III. Submission Requirements

Each Application must include:
a) A letter (one page limit, 11 point font) from the investigator, which briefly summarizes the investigator’s plans and demonstrates how the project fits with the goals of the Center. The letter should also describe what other efforts are, have been or will be made to obtain funding for the project.
b) If a Competing Renewal of a previously funded BSC grant, provide a two-year progress report including the following:

  1. A summary of the original proposed specific aims and time table for completion (0.5 – 1 page);
  2. A summary of the experimental results obtained and conclusions drawn relative to each of the original specific aims (4-5 pages; if additional space is required for figures/photos etc., please include as an Appendix)
  3. A listing of submitted grants resulting from this funded project
  4. A listing of manuscripts or publications resulting from this funded project

c) Applicant’s NIH-Style Biographical Sketch (2 pages maximum) on NIH Form PHS398.
d) Other Support (no page limit) to include a description  of other support from all external and internal funding  sources  including,  but  not  limited  to,  grants,  contracts,  endowments,  gift accounts, departmental reserves, and departmental start-up funds and the amounts and dates covered by such support.

e)  Budget and Budget Justification (three page limit). The budget pages should be in NIH style and include the major categories of all expenses as well as a detailed budget justification and the percentage effort that key personnel will devote to the project. No indirect costs will be provided with an award.  For multi-year proposals, estimates for those years and appropriate justification of expenses should be provided.

f)  Scientific Plan (maximum of six pages including illustrations and legends) to  include:   (1)   Specific Aims (no more than one page), (2) Background and Significance (no more than two pages), (3) Experimental plan (no more than three pages), and (4) References (without page limit).  Appendix material of any kind will not be accepted.  Font size, line spacing and margins of the Scientific Plan should follow NIH Guidelines.

g)  A  letter  of support  from  the  investigator’s  chairperson,  which  includes  an  approval of the Principal Investigator’s percentage effort devoted to the project.

IV. Review Criteria

The Scientific Review Board of the Bentsen Stroke Center will evaluate the applications according to the following criteria:

a) Scientific Merit and Innovation
b) Project Consistency with Center’s goals
c) Collaborative Potential
d) Potential for leading to multiple grant applications (R01) in Years 2 or 3, and to a program, project or center grant in Years 3 or 4
e) Potential for leading to the initiation of Phase I/ IIA clinical trials in which newly developed cell therapies are tested in stroke patients

V. Deadline

Grant applications may be submitted by December 2, 2013 to msresearchcommittee@uth.tmc.edu and will be reviewed by the Scientific Review Board.

The major goal of the BSC is to build a team of researchers with common interests.
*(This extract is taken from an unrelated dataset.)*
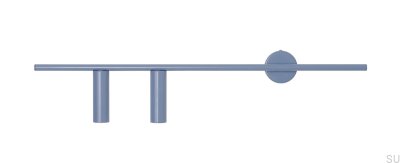 Trevo 2 Metall Blå Vägglampa (Vänster)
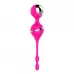 Розовый вагинальные шарики с вибрацией NAGHI NO.17 RECHARGEABLE DUO BALLS розовый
To help achieve  this goal all recipients  of awards  will be expected  to attend  monthly  meetings  during which  time  investigators  report  on their  progress  and  on  matters  related  to  the  goals of  the Center. The BSC will also run a funded seminar program thematically related to the work in the Center.  All investigators and their scientific staff will be expected to attend.
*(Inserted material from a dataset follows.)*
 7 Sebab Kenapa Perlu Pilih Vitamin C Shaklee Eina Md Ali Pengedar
The Scientific Review Board will require a yearly progress report and a final report at the end of the term of the award if it exceeds one year.  Continuation of funding for multi-year awards will be dependent on suitable progress. Awards will be made with the understanding that investigators will submit a R01 or its equivalent within two or three years after initial receipt of BSC funding.